** Work to be completed **
Reproduce, character for character, everything in the material below from the line containing "this 730×530 image." down to the line containing "damaged black suv [61, 146, 544, 426]", including both of those lines.

** Provided material **
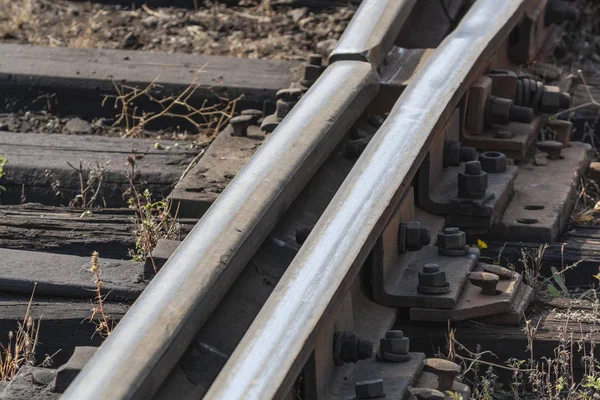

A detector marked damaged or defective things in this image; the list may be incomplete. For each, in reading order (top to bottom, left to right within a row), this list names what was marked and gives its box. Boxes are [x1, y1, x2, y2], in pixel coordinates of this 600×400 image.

rusty bolt [229, 114, 254, 138]
rusty bolt [442, 141, 476, 167]
rusty bolt [478, 152, 506, 173]
rusty bolt [536, 140, 564, 160]
rusty bolt [460, 161, 488, 198]
rusty bolt [406, 220, 428, 252]
rusty bolt [436, 227, 468, 252]
rusty bolt [420, 262, 448, 294]
rusty bolt [466, 270, 500, 296]
rusty bolt [332, 332, 370, 366]
rusty bolt [424, 358, 462, 392]
rusty bolt [356, 378, 384, 400]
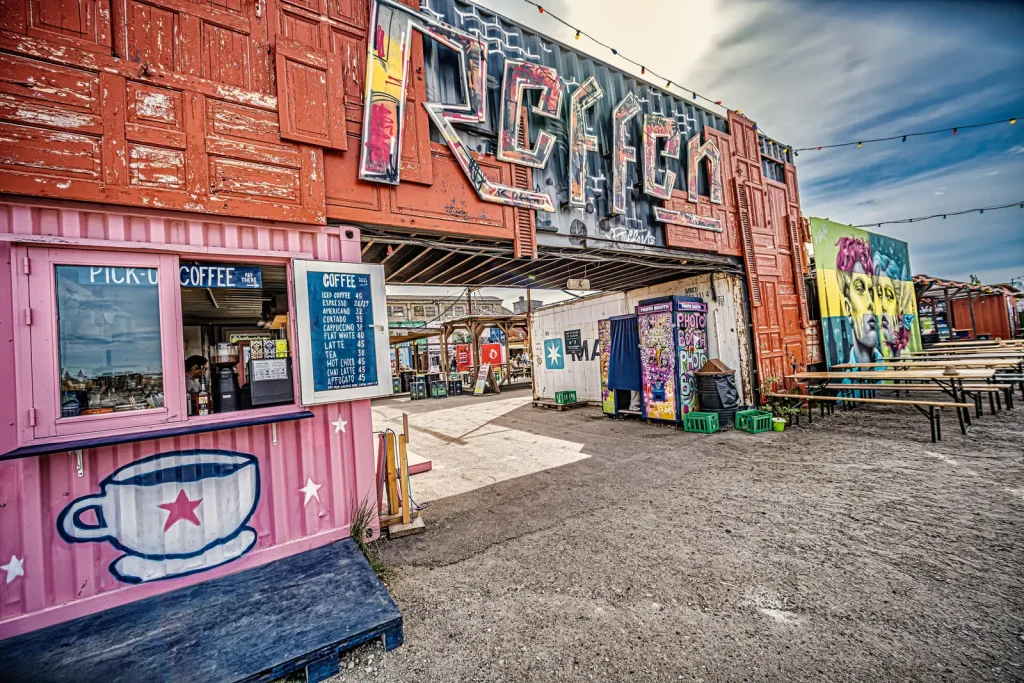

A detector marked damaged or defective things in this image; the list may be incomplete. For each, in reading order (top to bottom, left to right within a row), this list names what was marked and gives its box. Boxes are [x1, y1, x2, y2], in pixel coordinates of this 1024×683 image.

rusted metal wall [0, 200, 378, 640]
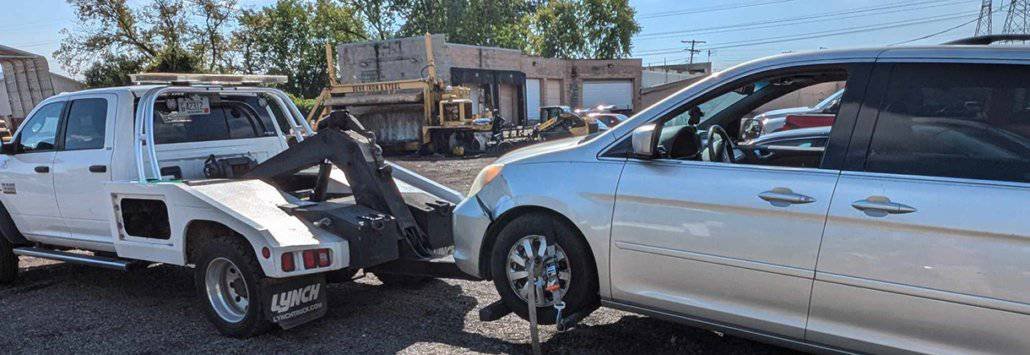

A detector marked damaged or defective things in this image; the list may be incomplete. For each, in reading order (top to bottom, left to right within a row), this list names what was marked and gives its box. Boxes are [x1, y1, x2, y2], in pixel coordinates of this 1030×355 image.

damaged vehicle [0, 73, 464, 338]
damaged vehicle [456, 36, 1030, 355]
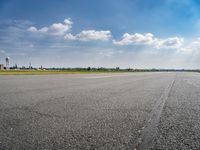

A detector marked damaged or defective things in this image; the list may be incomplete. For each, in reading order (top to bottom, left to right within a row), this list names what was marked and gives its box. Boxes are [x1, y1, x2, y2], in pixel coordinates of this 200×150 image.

cracked asphalt [0, 72, 200, 149]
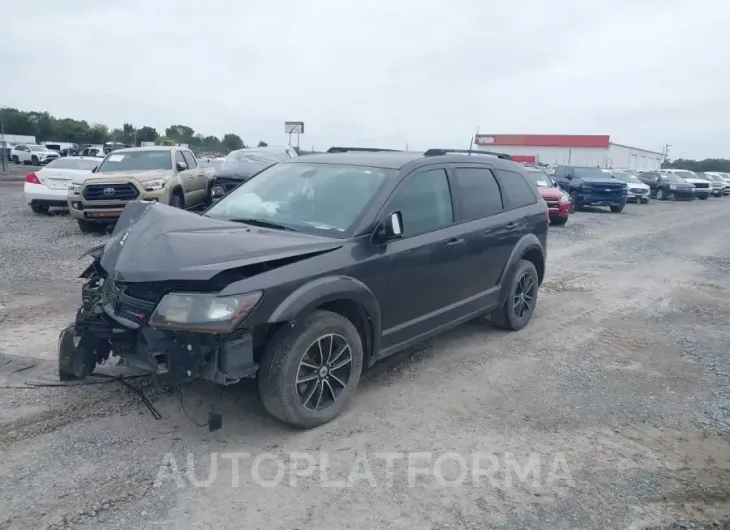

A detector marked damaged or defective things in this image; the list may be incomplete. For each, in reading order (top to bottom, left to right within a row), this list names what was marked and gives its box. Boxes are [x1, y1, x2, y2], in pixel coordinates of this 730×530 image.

crushed front end [59, 246, 262, 384]
broken headlight [147, 288, 262, 330]
dented hood [97, 200, 344, 280]
damaged black suv [61, 146, 544, 426]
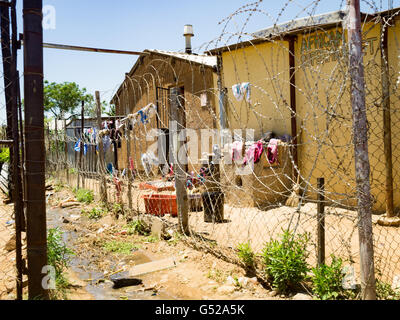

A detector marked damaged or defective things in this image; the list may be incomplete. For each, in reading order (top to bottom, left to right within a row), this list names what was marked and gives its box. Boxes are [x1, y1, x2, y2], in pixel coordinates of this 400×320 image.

rusty fence post [23, 0, 48, 300]
rusty fence post [348, 0, 376, 300]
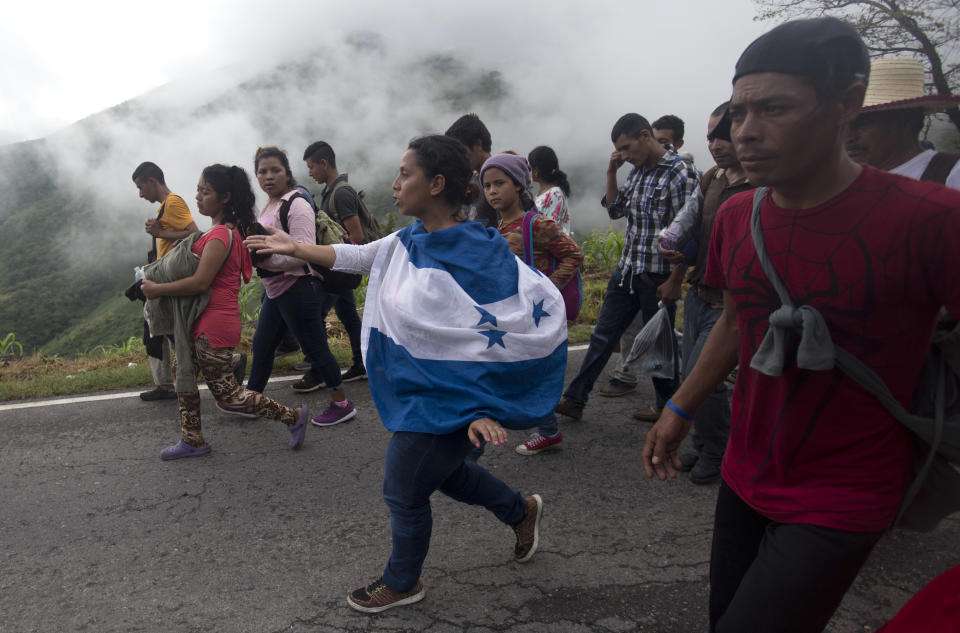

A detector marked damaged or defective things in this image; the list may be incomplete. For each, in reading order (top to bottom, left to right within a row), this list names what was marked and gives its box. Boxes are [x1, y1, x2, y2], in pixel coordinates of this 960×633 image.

cracked pavement [0, 348, 956, 628]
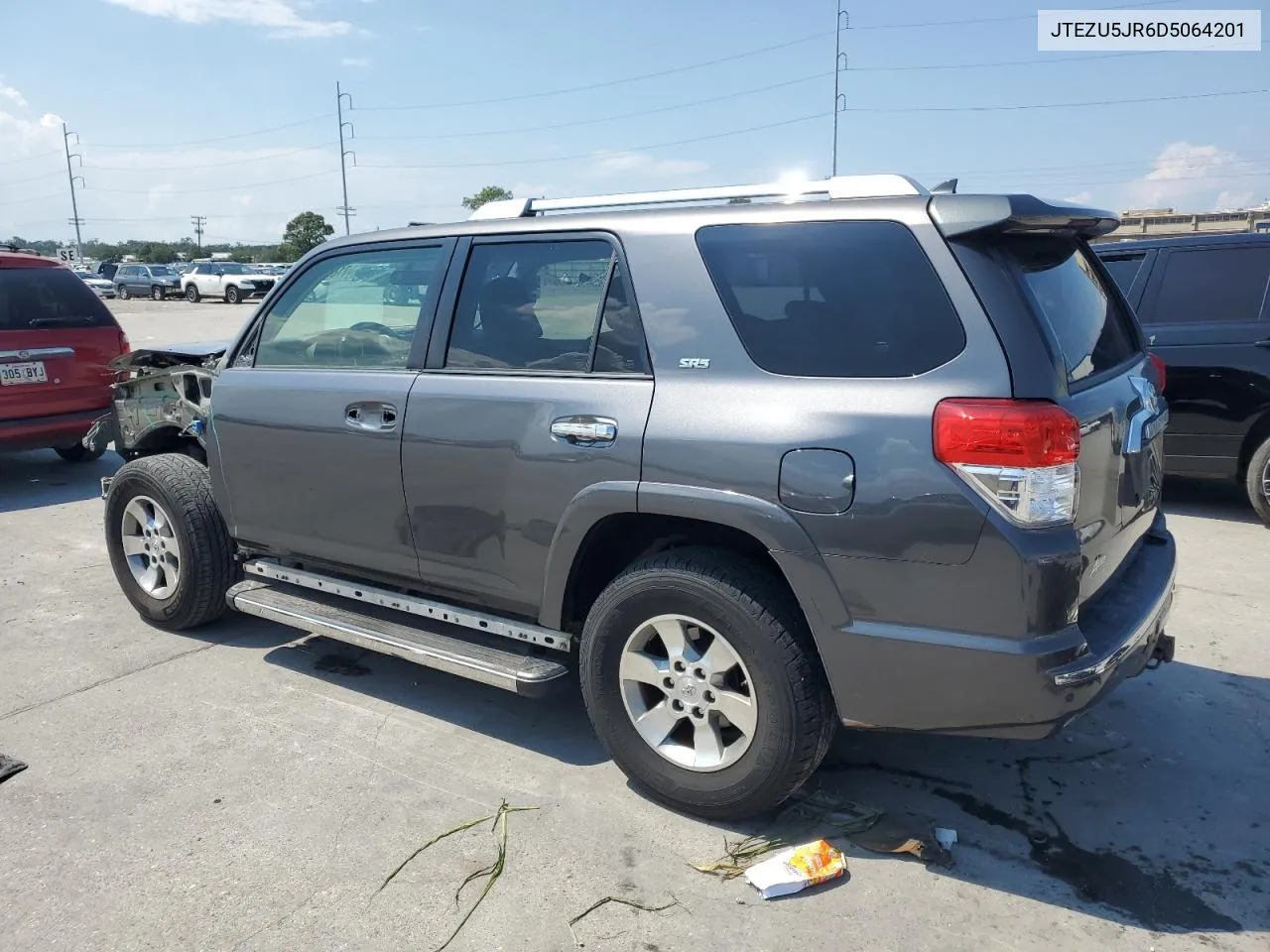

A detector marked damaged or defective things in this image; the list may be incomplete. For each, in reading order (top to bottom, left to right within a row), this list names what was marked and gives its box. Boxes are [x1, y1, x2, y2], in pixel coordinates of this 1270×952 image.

damaged front end [88, 341, 227, 470]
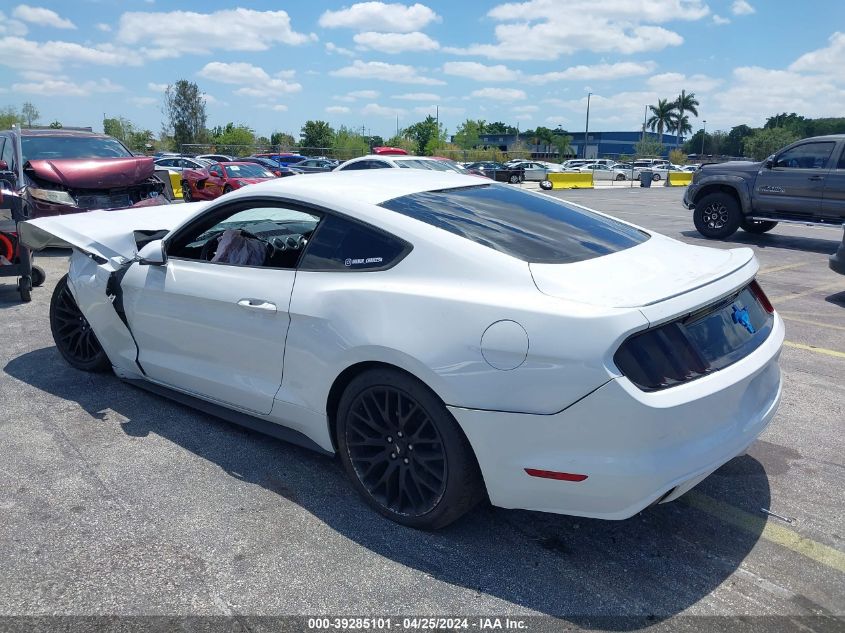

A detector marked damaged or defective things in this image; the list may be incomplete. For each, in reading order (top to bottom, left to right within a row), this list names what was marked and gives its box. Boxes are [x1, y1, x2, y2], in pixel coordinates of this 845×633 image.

damaged red car [0, 127, 170, 218]
damaged red car [181, 162, 278, 201]
damaged white sports car [21, 169, 784, 528]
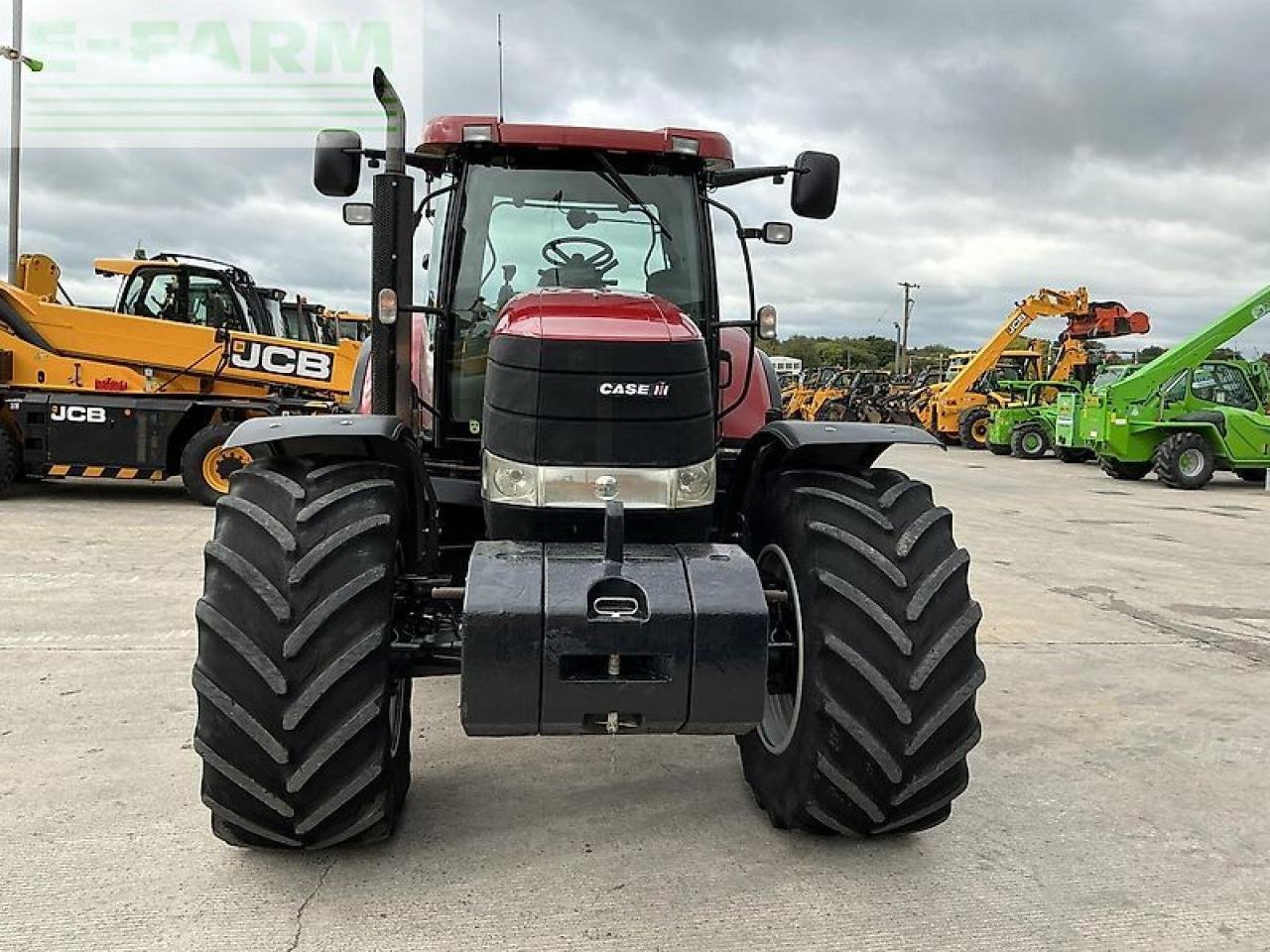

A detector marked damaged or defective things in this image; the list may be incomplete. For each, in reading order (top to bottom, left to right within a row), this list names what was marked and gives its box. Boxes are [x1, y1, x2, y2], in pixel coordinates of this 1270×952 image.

cracked concrete pavement [0, 449, 1264, 952]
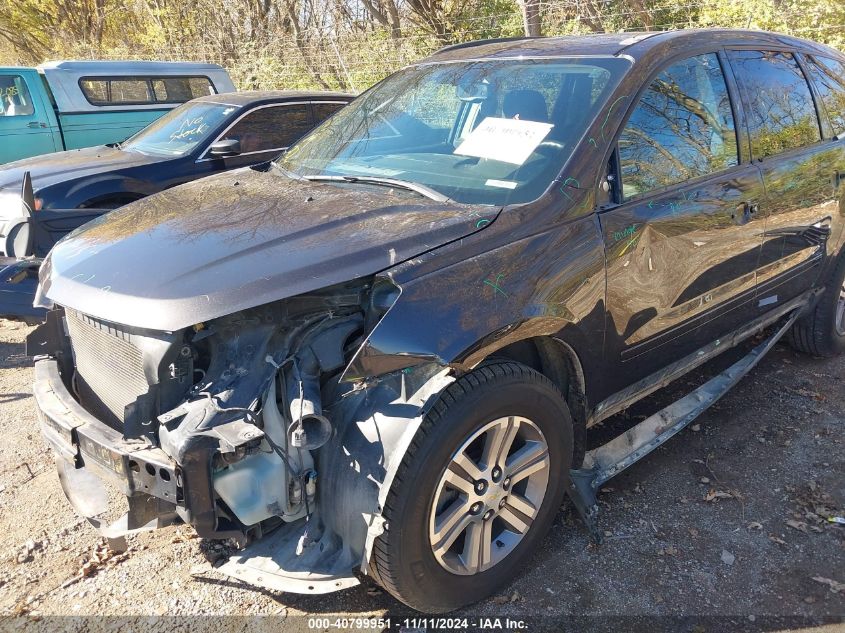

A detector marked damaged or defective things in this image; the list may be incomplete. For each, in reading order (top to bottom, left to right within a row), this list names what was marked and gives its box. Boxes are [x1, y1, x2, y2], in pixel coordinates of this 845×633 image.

crumpled front hood [0, 145, 164, 196]
crumpled front hood [42, 165, 498, 328]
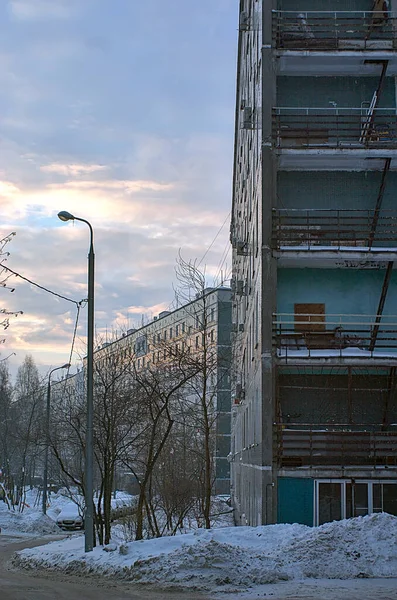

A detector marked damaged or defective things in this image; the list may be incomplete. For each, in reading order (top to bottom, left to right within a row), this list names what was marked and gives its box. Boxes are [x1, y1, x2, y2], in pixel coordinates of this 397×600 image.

rusted balcony railing [272, 10, 396, 50]
rusted balcony railing [272, 108, 396, 149]
rusted balcony railing [272, 210, 397, 250]
rusted balcony railing [274, 314, 396, 356]
rusted balcony railing [274, 422, 396, 468]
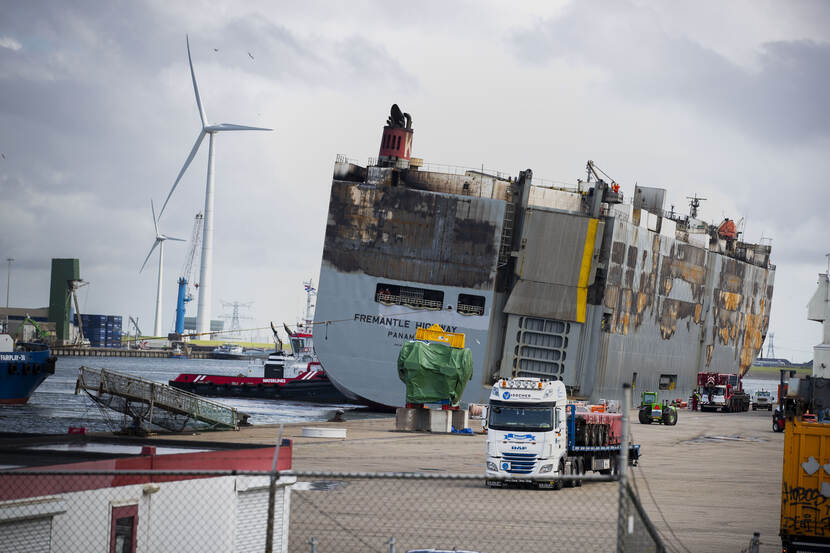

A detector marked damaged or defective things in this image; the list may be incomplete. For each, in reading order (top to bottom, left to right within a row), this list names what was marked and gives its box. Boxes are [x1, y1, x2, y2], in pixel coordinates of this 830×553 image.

fire-damaged hull [312, 105, 772, 408]
burnt ship hull [316, 110, 776, 410]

** Task response **
A detector marked damaged or defective things in this image; the list may be incomplete. For each, in reading order (top to bottom, left to right within a row), this list names what was marked and gives its box. Boxes are [x1, y1, x2, y2], in pixel coordinates of this 730×530 image.

crushed front end [59, 246, 262, 384]
broken headlight [147, 288, 262, 330]
dented hood [97, 200, 344, 280]
damaged black suv [61, 146, 544, 426]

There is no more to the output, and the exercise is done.